[GIVEN INFORMATION]
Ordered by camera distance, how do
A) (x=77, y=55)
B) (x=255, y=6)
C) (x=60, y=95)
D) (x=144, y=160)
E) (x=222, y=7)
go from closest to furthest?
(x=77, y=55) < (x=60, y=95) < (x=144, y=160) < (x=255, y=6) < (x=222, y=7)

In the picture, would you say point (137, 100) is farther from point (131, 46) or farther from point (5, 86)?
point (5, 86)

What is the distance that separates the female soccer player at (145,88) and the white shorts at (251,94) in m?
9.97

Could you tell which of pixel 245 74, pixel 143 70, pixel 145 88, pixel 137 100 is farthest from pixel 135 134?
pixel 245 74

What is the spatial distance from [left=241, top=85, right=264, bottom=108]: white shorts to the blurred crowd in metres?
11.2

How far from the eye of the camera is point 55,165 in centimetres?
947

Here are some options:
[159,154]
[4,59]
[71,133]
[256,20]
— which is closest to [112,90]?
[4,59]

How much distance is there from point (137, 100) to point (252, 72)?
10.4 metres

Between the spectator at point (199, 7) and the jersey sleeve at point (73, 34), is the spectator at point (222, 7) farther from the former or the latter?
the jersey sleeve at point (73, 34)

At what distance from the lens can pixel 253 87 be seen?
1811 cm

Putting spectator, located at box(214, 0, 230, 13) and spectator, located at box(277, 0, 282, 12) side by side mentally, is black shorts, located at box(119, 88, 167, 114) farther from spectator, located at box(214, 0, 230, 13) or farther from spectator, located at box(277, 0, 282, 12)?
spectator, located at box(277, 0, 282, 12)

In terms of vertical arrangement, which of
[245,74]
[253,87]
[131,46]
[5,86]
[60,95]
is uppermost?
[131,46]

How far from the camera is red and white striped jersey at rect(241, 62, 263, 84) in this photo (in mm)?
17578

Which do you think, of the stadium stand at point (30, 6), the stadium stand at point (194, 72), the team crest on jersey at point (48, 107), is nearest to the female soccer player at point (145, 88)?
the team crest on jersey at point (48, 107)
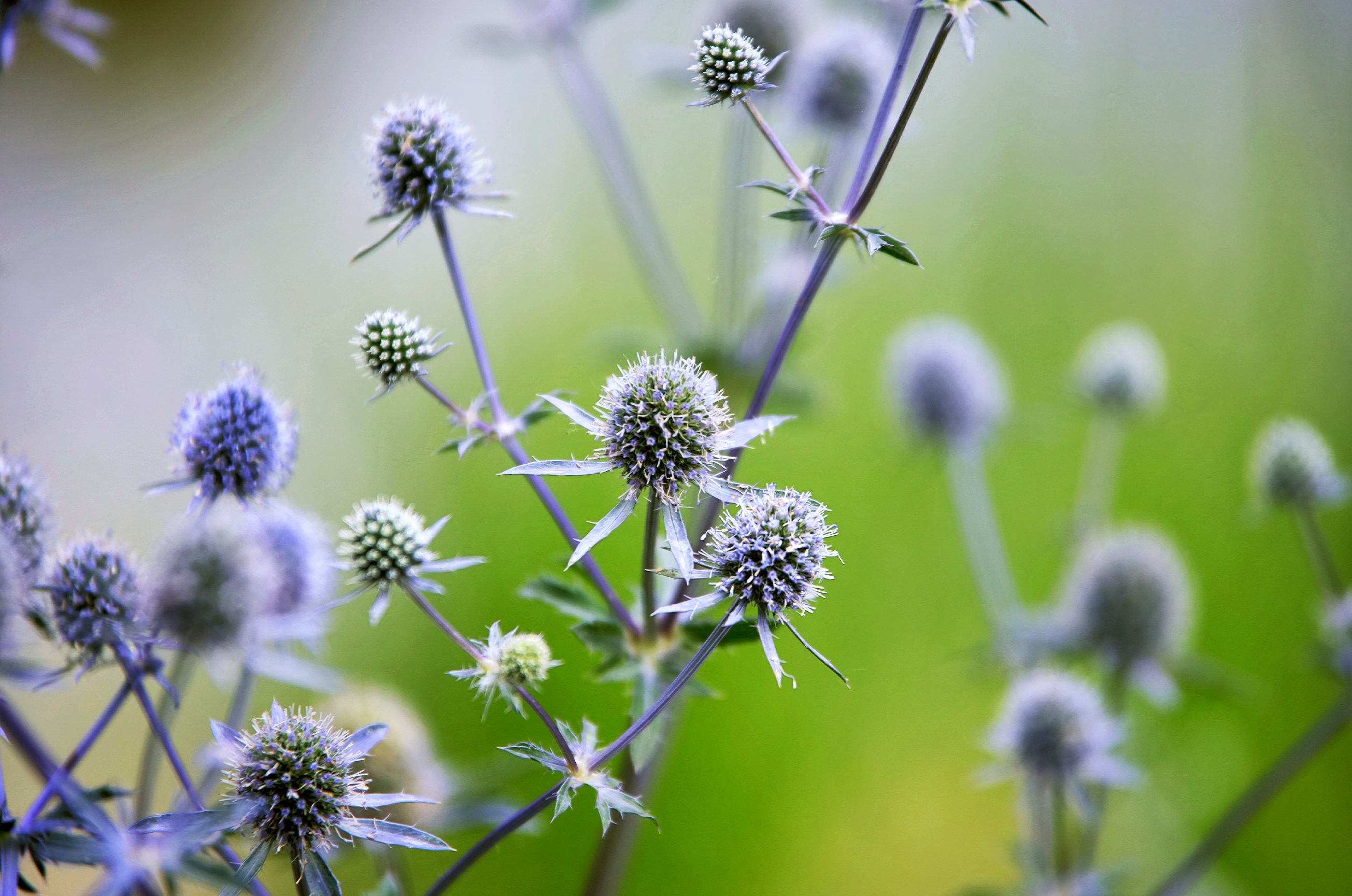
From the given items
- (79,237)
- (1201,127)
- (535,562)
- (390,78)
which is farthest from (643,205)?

[WRITTEN EXERCISE] Return the data verbatim, starting at the line that contains "How far from the camera" and ending at the last line of the data, with both ends included. Leave the pictures out of the answer.

[RESPONSE]
How far from the camera is red and white striped jersey at rect(241, 62, 263, 84) in this photo (in mm)?
17578

Which do you think, of the stadium stand at point (30, 6), the stadium stand at point (194, 72), the team crest on jersey at point (48, 107), is nearest to the female soccer player at point (145, 88)?
the team crest on jersey at point (48, 107)
From the given items
- (79,237)
- (1201,127)
- (535,562)
- (390,78)
which is farthest from (643,205)?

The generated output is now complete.